* Text excerpt
The State of the European Union, Part I
Having been charged by The Tocqueville Review with the task of contributing a reflection on the state of the European Union as a prelude to the European parliamentary elections, I thought I’d avail myself of this blog to offer a preview of my thoughts. Although I normally limit myself in this venue to remarks on French politics, I think it’s important to see France in the context of Europe, and the EU is always in the background of what I write, even though I generally comment on France’s internal tussles. Attempting to peer into the future is inherently a risky business, but on looking back at my last communion with the crystal ball, the results of which appeared in The Tocqueville Review in 2017, I find that my prognostications were on the whole not too bad, except for an uncharacteristic bout of optimism concerning the possible election of one Emmanuel Macron, which I saw as a possible corrective to the gloomy implications of the recent ascent of Donald Trump to the US presidency and the prior decision of the UK to exit the EU.
A good deal has changed since then, however, so it’s time for a fresh look. My remarks will be organized around a number of themes: security, immigration, populism, the environment, and the conundrum of how to manage a global economy with the limited tools afforded by nation-bound political priorities. I’ll tackle these various topics in separate blog posts. This one will be devoted to European security issues, perhaps unsurprisingly in light of Donald Trump’s astonishing provocation this weekend that he would urge his friend Vladimir Putin, in his mind the quintessence of the “strong” world leader, to have his way with any European country “delinquent” in paying its share of what Trump apparently believes is a fee that the United States charges for its contribution to the common defense. Bearing Trump’s threat in mind, I turn to the security of Europe as the first installment of this series on the state of the European Union.
European Security in 2024
The most unsettling change in the European political climate is due to the war in Ukraine. Until February 2022 the European Union could boast that it had all but banished armed conflict from the continent (barring a few exceptional and relatively short-lived episodes such as the aftermath of the Yugoslavian breakup). Vladimir Putin’s decision to give his idiosyncratic reading of Central European history priority over the advantages that Russia derived from its economic integration into the broader European economy abruptly changed everything.
The war initiated both a massive flow of refugees out of Ukraine and a massive flow of cash and materiel in the opposite direction. Although the bulk of the weaponry has come from the United States, substantial quantities of arms also flowed into Ukraine from European countries, especially Germany and Poland. In addition, the EU has outdone the United States in supplying funds to support the beleaguered Ukrainian government and economy, as well as sustaining several million desperate refugees.
The outbreak of war also necessitated a fundamental reassessment of the premises of both domestic and foreign policy. Start with Germany, where the changes have been most far-reaching. For many years, the German economy thrived on an abundant supply of cheap natural gas from Russia. Cheap energy enabled Germany to produce automobiles, machine tools, chemicals, and many other products at very competitive prices, enabling a growth strategy premised on undercutting competitors in foreign markets. The relationship between Russia and Germany became so close that a former German chancellor, Gerhard Schroeder, was invited to join the board of the Russian energy exporting firm Gazprom. Putin no doubt calculated that Germany’s reliance on Russian gas would stand in the way of substantial German military aid to Ukraine.

* Source excerpt

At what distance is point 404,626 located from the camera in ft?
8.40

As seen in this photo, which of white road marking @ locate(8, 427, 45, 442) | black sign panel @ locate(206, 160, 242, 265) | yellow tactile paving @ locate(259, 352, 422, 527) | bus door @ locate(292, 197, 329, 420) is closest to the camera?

* To do
- 1) In the blog post on the state of the European Union, which former German chancellor was invited to join the board of Gazprom?
- 2) Resume the blog post on the state of the European Union, picking up right after its last sentence.

* Expected answers
- 1) Gerhard Schroeder.

- 2)
Instead, shock at the brazenness of Russian aggression galvanized a rapid transformation of German attitudes. Reluctance to increase military spending, even in the face of pressure from several U.S. administrations, quickly gave way to what Chancellor Olaf Scholz called the “Zeitenwende”—the advent of a new era, in which Germany tacitly recognized the need to expand its armaments industry and enhance its military preparedness, allocating €100 billion for the purpose. In the short run, this effort aims to help Ukraine defend itself, but in the longer run it seeks to bolster Europe’s ability to shape its own independent foreign and defense policy now that the U.S. is increasingly distracted by conflict with China and events in the Middle East.
This profound transformation of Germany’s military and foreign-policy posture—even more noteworthy among Scholz’s Green Party partners in the so-called Ampel (traffic-light) coalition than among the chancellor’s Social Democratic colleagues—reflects changes in two of the fundamental premises underlying German elite understandings of the post-Cold War order: first, that Russia could be trusted to respond positively to economic incentives, and second, that the US would remain the world’s one unchallenged hyperpower, ready to defend Europe against any and all threats.
The first premise—that Russia could be trusted–obviously could not survive the fact of naked Russian aggression in Ukraine. More than that, the very decision to go to war revealed the abyss that separated Putin’s values from Europe’s. Clearly, the ideal of convergence through commerce—or Wandel durch Handel as German more euphoniously phrases the idea—had not supplanted older territorial ambitions and cultural animosities in the Russian mind.
Just as ominous was the realization American domestic politics no longer “stops at the water’s edge,” if it ever did. It is hardly lost on Europeans that the American political scene is more fractious and polarized than ever—so much so that, as of this writing, a bill to fund continued U.S. support of Ukraine’s military has failed to win congressional approval even though its purpose is ostensibly supported by majorities of both parties, whose mutual antipathy trumps any concern with seeking an optimal policy.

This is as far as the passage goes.